═════ INPUT RECORDS ═════

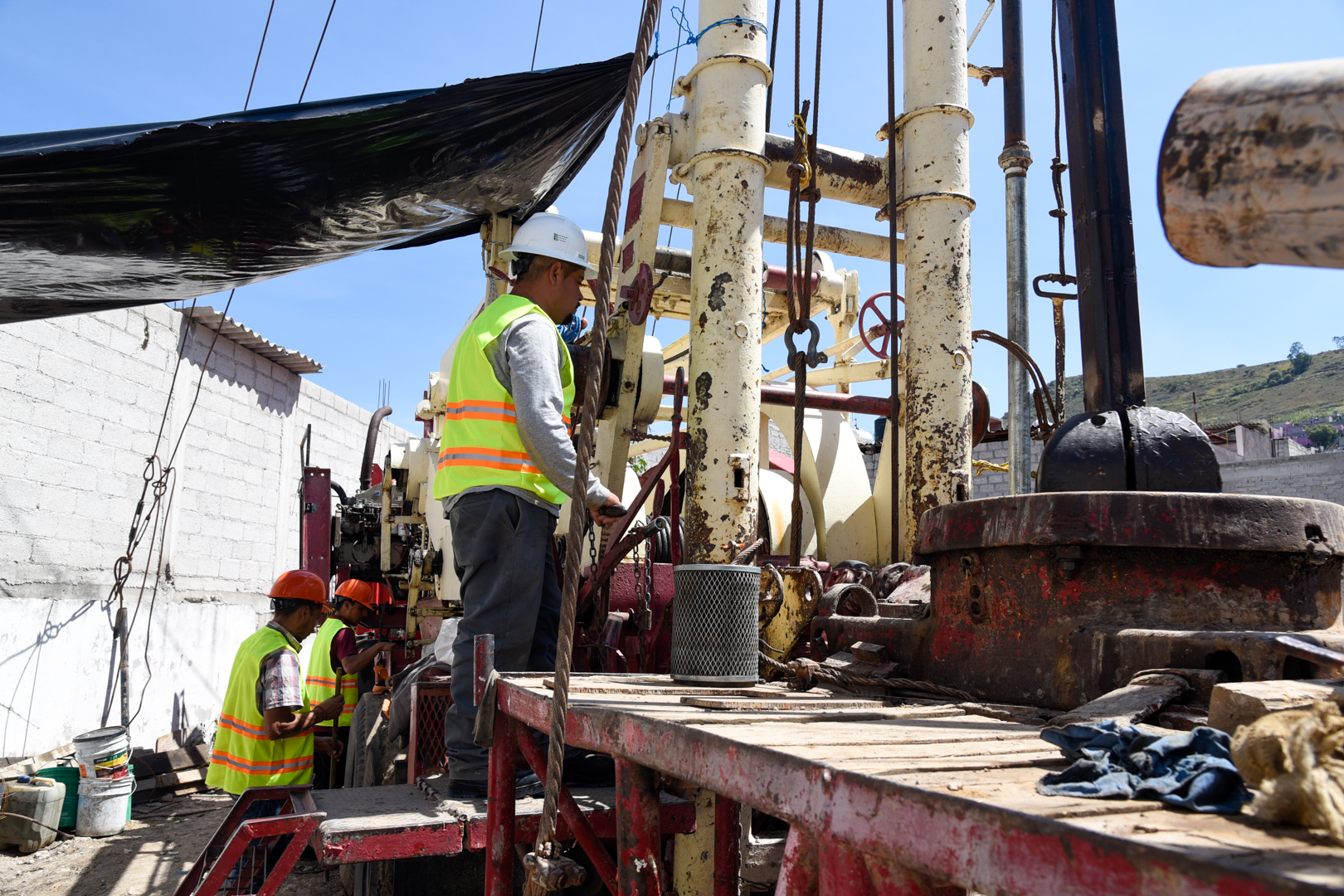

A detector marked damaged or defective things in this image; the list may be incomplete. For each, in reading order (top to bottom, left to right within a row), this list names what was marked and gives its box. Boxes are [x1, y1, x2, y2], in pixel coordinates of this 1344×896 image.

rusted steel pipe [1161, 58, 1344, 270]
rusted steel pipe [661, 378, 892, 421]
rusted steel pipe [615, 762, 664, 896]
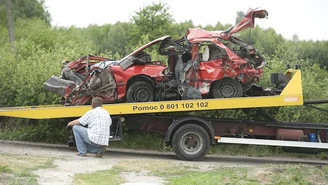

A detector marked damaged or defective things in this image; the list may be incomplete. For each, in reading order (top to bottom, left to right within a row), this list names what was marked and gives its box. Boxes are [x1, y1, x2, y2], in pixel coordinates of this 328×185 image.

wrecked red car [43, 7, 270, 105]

═════

**THE EXERCISE:**
Please print all the text from the items above verbatim, leaving the pictures out.

**SOLUTION FOR THIS EXERCISE:**
A detector marked damaged or defective things in this image; the list may be incomplete. For each, in reading order (top to bottom, left to right within a row), this list names what was marked and gives its box. Boxes are [x1, y1, x2, y2], in pixel coordinates of this 1344×896 image.

rusted steel pipe [1161, 58, 1344, 270]
rusted steel pipe [661, 378, 892, 421]
rusted steel pipe [615, 762, 664, 896]

A detector marked damaged or defective things in this image; the list may be incomplete. For each, in reading order (top to bottom, left to right within a row), this list names what was marked and gives its box. Boxes are [x1, y1, x2, y2], in pixel coordinates of this 328×185 image.

wrecked red car [43, 7, 270, 105]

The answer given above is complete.